Membrane-active macromolecules kill antibiotic-tolerant bacteria and potentiate antibiotics towards Gram-negative bacteria.

作者信息

Uppu Divakara S S M, Konai Mohini M, Sarkar Paramita, Samaddar Sandip, Fensterseifer Isabel C M, Farias-Junior Celio, Krishnamoorthy Paramanandam, Shome Bibek R, Franco Octávio L, Haldar Jayanta

机构信息

Chemical Biology & Medicinal Chemistry Laboratory, New Chemistry Unit, Jawaharlal Nehru Centre for Advanced Scientific Research (JNCASR), Bangalore, Karnataka, India.

Centro de Análises Proteômicas e Bioquímicas, Pós-Graduação em Ciências Genômicas e Biotecnologia UC, Brası´lia, Brazil.

出版信息

PLoS One. 2017 Aug 24;12(8):e0183263. doi: 10.1371/journal.pone.0183263. eCollection 2017.

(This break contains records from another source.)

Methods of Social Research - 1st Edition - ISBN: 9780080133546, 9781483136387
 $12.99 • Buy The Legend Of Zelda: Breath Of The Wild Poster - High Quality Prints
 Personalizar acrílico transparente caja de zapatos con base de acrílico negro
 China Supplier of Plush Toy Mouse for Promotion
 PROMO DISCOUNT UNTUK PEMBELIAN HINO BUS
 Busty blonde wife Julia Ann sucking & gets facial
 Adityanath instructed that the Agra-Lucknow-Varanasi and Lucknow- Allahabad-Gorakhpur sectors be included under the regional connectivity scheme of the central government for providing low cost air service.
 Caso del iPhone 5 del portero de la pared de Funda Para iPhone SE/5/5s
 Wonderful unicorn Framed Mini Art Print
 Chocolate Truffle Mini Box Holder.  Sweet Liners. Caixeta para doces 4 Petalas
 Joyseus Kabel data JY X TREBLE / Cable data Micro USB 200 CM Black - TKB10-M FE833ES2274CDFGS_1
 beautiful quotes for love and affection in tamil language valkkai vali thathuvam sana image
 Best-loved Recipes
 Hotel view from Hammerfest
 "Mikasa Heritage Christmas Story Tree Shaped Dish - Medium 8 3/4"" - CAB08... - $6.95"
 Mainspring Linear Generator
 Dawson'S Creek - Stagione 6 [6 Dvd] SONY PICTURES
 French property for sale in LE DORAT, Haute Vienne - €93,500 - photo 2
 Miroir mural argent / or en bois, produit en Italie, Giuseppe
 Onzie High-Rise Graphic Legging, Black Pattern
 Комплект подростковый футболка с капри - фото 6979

DOI:10.1371/journal.pone.0183263
PMID:28837596
原文链接:https://pmc.ncbi.nlm.nih.gov/articles/PMC5570306/
Abstract

Chronic bacterial biofilms place a massive burden on healthcare due to the presence of antibiotic-tolerant dormant bacteria. Some of the conventional antibiotics such as erythromycin, vancomycin, linezolid, rifampicin etc. are inherently ineffective against Gram-negative bacteria, particularly in their biofilms. Here, we report membrane-active macromolecules that kill slow dividing stationary-phase and antibiotic tolerant cells of Gram-negative bacteria. More importantly, these molecules potentiate antibiotics (erythromycin and rifampicin) to biofilms of Gram-negative bacteria. These molecules eliminate planktonic bacteria that are liberated after dispersion of biofilms (dispersed cells). The membrane-active mechanism of these molecules forms the key for potentiating the established antibiotics. Further, we demonstrate that the combination of macromolecules and antibiotics significantly reduces bacterial burden in mouse burn and surgical wound infection models caused by Acinetobacter baumannii and Carbapenemase producing Klebsiella pneumoniae (KPC) clinical isolate respectively. Colistin, a well-known antibiotic targeting the lipopolysaccharide (LPS) of Gram-negative bacteria fails to kill antibiotic tolerant cells and dispersed cells (from biofilms) and bacteria develop resistance to it. On the contrary, these macromolecules prevent or delay the development of bacterial resistance to known antibiotics. Our findings emphasize the potential of targeting the bacterial membrane in antibiotic potentiation for disruption of biofilms and suggest a promising strategy towards developing therapies for topical treatment of Gram-negative infections.

摘要

由于存在耐受抗生素的休眠细菌,慢性细菌生物膜给医疗保健带来了巨大负担。一些传统抗生素,如红霉素、万古霉素、利奈唑胺、利福平等等,对革兰氏阴性菌天生无效,尤其是在其生物膜中。在此,我们报告了具有膜活性的大分子,它们能杀死革兰氏阴性菌缓慢分裂的稳定期细胞和耐受抗生素的细胞。更重要的是,这些分子能增强抗生素(红霉素和利福平)对革兰氏阴性菌生物膜的作用。这些分子能消除生物膜分散后释放出的浮游细菌(分散细胞)。这些分子的膜活性机制是增强现有抗生素作用的关键。此外,我们证明,大分子与抗生素的组合能显著减轻分别由鲍曼不动杆菌和产碳青霉烯酶肺炎克雷伯菌(KPC)临床分离株引起的小鼠烧伤和手术伤口感染模型中的细菌负荷。黏菌素是一种针对革兰氏阴性菌脂多糖(LPS)的著名抗生素,无法杀死耐受抗生素的细胞和(来自生物膜的)分散细胞,而且细菌会对其产生耐药性。相反,这些大分子能预防或延缓细菌对已知抗生素产生耐药性。我们的研究结果强调了在抗生素增效中靶向细菌膜以破坏生物膜的潜力,并提出了一种开发革兰氏阴性菌感染局部治疗疗法的有前景的策略。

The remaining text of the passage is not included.